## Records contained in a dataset
──────────

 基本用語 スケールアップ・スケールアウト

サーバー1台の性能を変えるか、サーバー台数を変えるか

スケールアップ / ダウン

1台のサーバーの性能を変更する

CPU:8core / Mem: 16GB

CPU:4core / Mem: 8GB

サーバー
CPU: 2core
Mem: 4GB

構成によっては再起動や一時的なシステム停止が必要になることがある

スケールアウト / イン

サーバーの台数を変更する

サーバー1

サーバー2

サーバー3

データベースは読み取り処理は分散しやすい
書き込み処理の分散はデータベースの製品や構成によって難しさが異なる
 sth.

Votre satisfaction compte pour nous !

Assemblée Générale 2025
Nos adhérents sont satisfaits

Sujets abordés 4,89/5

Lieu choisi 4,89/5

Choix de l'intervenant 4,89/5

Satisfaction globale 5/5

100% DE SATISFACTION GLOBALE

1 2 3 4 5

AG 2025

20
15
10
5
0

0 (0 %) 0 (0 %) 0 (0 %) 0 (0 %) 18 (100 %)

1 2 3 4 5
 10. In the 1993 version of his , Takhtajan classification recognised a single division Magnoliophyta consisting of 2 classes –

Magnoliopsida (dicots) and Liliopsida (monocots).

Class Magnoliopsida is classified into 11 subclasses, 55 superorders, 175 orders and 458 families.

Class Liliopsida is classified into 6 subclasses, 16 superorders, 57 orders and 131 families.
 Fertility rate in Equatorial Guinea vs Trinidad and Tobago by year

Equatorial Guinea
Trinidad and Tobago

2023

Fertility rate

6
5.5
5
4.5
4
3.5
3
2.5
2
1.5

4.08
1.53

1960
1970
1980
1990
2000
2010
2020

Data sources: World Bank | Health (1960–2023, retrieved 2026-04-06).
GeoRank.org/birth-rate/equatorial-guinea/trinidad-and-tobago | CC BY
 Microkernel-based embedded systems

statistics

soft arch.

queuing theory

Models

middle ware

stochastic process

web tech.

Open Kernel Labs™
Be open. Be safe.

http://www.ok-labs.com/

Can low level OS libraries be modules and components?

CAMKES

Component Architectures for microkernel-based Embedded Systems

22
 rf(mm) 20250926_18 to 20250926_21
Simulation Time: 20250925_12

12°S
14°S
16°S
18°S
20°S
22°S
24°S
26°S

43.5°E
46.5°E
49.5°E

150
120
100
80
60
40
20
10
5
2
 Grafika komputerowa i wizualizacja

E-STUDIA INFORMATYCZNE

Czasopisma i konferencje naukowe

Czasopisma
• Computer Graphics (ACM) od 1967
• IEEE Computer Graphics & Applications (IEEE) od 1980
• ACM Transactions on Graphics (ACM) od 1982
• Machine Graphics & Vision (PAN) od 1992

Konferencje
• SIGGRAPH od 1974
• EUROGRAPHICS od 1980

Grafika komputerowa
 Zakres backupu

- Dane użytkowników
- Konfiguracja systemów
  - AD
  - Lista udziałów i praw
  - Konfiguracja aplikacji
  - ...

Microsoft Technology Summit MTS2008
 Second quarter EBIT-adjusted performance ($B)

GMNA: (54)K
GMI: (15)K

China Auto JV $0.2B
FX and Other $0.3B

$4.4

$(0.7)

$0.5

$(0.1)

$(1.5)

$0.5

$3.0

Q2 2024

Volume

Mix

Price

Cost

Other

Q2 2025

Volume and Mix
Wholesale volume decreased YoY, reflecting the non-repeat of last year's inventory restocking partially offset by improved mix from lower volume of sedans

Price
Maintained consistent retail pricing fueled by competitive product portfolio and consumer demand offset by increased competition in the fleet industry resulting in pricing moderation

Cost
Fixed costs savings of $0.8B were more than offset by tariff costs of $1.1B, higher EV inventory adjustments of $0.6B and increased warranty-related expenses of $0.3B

──────────

Each line above that includes the word "Magnoliopsida" is to be copied.

Magnoliopsida (dicots) and Liliopsida (monocots).
Class Magnoliopsida is classified into 11 subclasses, 55 superorders, 175 orders and 458 families.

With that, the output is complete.